Unlike cities, school and community here exist in a continuum, considering how close-knit the tribe is. That’s why B Ramdas, founder of the Vishwa Vidyodaya trust worked with the Adivasi Munnetra Sangam to start a small school in the area close to most of the homes. The school can accommodate 100 students, and it functions as an after-school open space for parents and village elders to impart values, tell stories or teach a vocational skill. These stories are stories dear to the community, and never make it to conventional history textbooks. “In the evenings you’d see teachers and students singing and dancing, sometimes they even start with song and dance,” says Ramdas. 

Ramdas has chosen teachers who speak the local language of the community and trained them through intensive programs. “We pick them over people from outside because the school grows in their imagination, not mine or yours,” he says. 

But in the long-run, how does a non-competitive value based system work in a highly competitive world? “That’s always the issue. The tribal community’s idea of success is based on preserving their culture and history, on maintaining their forest land. They’re not keen on leaving here and working in a big city. It’s very different from what you and I consider successful,” he explains. 

“Instead of looking outward, what we need to do is create a self-sustaining economy within the tribe itself. We have teachers and nurses from the community, but we also need members to train in managerial skills. So we plan on opening a skill development program,” he says.

Closer to home, in Tiruvallur district, the issue of drop-outs was a concern, but opening evening schools has bridged the gap.
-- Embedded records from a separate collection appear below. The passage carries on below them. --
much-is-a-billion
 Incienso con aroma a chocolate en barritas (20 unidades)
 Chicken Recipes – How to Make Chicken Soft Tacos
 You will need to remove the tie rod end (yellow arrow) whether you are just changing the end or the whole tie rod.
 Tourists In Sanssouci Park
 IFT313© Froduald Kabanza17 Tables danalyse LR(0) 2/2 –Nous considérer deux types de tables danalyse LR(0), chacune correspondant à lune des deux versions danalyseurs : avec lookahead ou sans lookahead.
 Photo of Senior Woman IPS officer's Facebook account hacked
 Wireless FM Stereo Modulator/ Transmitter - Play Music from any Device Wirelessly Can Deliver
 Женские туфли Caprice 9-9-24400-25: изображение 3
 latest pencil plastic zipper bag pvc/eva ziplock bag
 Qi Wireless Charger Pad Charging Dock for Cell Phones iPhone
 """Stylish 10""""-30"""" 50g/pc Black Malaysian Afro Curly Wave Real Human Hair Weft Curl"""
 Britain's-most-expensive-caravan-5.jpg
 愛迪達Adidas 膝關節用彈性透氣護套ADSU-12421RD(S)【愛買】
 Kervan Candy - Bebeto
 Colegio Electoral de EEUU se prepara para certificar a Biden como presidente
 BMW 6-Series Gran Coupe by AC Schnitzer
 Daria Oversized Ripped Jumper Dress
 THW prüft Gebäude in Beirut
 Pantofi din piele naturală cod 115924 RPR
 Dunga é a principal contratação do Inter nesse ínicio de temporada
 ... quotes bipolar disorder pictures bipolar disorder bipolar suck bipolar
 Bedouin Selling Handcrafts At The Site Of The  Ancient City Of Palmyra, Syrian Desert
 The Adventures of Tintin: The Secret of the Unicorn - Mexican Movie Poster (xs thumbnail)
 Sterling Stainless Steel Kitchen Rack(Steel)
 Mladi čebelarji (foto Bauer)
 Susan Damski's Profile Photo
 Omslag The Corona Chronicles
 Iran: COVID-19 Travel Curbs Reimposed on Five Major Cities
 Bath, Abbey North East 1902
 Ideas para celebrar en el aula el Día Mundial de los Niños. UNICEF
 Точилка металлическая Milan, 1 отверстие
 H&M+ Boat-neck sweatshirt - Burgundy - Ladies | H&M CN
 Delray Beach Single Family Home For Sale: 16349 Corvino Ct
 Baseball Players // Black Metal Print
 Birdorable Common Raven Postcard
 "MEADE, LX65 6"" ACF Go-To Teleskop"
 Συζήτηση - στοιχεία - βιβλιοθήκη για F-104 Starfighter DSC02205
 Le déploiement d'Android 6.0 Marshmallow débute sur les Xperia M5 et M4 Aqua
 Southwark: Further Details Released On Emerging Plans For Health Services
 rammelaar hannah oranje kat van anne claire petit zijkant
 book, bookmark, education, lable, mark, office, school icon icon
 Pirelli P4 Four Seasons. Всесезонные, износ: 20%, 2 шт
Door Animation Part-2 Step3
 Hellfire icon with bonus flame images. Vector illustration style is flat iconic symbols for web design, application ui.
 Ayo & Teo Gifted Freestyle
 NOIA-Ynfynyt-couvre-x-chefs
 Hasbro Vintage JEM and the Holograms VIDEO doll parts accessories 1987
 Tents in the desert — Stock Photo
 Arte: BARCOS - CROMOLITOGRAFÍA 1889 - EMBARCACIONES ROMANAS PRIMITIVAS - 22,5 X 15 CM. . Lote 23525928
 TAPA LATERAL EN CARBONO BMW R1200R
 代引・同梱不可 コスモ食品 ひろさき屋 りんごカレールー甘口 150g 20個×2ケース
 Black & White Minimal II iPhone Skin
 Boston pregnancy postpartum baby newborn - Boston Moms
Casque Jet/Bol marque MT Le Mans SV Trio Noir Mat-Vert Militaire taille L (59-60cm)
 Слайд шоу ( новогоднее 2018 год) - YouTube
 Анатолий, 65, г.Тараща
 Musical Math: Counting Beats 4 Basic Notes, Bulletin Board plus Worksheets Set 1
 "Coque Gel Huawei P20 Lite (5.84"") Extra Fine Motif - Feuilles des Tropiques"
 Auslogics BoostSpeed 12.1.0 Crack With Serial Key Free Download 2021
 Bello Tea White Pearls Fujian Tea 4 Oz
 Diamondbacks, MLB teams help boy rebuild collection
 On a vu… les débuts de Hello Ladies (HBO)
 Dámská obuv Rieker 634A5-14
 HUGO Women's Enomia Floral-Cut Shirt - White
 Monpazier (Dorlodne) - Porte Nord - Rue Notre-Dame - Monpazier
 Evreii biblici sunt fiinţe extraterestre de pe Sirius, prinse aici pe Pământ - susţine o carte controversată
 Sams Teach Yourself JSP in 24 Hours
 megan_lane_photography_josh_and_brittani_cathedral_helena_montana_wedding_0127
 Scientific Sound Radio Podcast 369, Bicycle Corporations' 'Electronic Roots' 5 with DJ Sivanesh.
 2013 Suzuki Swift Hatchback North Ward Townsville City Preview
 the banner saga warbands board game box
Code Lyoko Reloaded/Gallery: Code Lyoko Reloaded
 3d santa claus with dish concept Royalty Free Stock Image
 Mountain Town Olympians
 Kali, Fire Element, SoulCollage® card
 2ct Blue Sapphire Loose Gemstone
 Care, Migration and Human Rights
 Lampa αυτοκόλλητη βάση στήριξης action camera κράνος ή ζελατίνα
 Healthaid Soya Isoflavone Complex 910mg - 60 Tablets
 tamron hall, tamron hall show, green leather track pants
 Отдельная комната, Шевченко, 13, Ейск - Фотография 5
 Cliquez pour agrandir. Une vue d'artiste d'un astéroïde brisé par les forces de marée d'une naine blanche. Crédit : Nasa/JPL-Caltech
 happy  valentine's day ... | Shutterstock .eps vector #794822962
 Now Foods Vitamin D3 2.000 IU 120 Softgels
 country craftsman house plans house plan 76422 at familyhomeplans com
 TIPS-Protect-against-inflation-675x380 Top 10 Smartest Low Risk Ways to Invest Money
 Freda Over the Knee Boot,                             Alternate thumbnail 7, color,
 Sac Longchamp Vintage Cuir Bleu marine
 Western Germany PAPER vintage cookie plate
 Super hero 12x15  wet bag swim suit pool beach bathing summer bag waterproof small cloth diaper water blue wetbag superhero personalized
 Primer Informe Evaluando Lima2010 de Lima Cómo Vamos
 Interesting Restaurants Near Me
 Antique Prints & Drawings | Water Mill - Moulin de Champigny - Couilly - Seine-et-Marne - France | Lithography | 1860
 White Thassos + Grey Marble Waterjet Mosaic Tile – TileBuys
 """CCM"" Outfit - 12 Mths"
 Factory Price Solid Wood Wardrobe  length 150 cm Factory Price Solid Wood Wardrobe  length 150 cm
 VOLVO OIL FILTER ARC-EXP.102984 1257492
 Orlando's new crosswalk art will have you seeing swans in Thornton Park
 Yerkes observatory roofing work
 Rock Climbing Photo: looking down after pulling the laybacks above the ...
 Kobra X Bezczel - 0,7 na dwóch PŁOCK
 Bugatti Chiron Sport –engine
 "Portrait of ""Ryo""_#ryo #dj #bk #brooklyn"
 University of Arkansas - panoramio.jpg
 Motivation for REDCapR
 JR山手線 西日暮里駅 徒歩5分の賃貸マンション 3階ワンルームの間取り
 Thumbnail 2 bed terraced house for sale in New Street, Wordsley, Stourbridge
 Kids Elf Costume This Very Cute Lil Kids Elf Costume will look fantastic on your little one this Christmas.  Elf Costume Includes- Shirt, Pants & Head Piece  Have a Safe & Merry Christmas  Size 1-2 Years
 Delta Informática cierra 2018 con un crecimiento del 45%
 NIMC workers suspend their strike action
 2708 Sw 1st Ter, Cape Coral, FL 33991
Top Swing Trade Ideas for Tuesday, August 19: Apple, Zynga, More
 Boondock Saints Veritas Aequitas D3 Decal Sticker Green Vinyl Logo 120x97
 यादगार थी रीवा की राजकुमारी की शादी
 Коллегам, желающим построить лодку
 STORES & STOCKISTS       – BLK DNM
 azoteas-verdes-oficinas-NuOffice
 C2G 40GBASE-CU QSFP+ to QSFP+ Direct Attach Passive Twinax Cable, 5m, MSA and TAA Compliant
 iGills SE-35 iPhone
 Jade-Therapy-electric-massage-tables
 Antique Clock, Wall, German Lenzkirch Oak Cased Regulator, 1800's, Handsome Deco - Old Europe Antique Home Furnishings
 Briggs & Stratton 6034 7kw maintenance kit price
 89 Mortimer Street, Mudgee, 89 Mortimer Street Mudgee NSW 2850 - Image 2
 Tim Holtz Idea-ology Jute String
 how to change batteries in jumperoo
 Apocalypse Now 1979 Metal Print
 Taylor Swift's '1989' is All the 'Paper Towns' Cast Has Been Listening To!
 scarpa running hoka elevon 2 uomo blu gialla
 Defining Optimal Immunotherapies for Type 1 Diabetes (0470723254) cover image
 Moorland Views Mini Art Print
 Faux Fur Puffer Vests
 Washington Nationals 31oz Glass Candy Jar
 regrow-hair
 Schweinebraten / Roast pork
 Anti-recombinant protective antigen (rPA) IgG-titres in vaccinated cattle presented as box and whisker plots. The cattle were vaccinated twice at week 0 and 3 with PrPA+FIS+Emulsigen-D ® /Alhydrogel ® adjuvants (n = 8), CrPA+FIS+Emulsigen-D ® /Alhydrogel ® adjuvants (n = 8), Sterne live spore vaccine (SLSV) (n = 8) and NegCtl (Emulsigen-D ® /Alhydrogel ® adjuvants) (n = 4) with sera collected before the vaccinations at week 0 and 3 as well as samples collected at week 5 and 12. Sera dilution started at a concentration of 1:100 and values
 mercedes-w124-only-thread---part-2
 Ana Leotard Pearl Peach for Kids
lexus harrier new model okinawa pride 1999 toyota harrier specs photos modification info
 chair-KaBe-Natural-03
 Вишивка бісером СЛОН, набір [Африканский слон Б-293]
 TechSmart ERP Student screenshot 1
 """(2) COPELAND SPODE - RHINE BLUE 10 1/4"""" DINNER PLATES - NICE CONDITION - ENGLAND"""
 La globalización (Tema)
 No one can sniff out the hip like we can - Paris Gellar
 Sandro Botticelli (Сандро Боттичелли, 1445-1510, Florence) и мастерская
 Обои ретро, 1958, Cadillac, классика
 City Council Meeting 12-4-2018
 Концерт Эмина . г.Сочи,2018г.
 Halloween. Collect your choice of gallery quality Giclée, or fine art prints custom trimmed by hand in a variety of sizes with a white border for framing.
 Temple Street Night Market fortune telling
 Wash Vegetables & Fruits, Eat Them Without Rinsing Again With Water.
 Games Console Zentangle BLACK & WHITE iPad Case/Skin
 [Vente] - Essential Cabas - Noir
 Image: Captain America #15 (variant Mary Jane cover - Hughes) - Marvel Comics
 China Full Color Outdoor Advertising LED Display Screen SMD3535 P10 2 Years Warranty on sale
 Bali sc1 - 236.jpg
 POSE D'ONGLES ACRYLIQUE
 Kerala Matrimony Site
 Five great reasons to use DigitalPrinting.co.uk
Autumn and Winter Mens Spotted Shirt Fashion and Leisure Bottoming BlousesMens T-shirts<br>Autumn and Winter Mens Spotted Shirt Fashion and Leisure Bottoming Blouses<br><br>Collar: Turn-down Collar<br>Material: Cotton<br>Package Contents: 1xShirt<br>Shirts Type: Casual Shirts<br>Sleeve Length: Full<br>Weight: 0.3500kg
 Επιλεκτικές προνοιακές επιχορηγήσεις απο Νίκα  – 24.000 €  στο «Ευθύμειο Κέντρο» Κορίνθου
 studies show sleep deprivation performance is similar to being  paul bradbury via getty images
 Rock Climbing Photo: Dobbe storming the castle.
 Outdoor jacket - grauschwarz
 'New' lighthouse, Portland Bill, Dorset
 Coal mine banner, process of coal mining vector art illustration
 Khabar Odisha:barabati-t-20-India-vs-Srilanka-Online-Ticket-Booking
This supplemented regular school education and the curriculum included English, Mathematics and even yoga. Men and women in the village go about their day jobs as manual labourers or brick kiln workers as usual, but come back home to a yard filled with 30 children, ready for their evening school. This is the average day in the life of a single-teacher school, three or four of which dot every village. 

“It works like this. We identify youth from the village and impart teacher training. We then find a convenient location in the village – a temple, a community hall, space under a huge tree or unused space under a lamp and set up a Black Board,” says Maheshwari, President of the Tamil Nadu chapter of Ekal Vidyalaya, which has established and administers the system.

Classes from I to V are conducted, six days a week, after regular schooling hours. But why an additional school? “If children refuse to go to the school in the morning, they’re always provided an option of walking into a little backyard and learning whatever they can,” Maheshwari says. 

The syllabus for Tamil, English, Arithmetic and Basic Sciences is provided along with books, stationery and food. Discipline, hygiene and elementary yoga are also included with a focus on character building.

"Instead of expecting children to move out of their villages and tribes, we should come to them and respect their space and culture," says Maheshwari.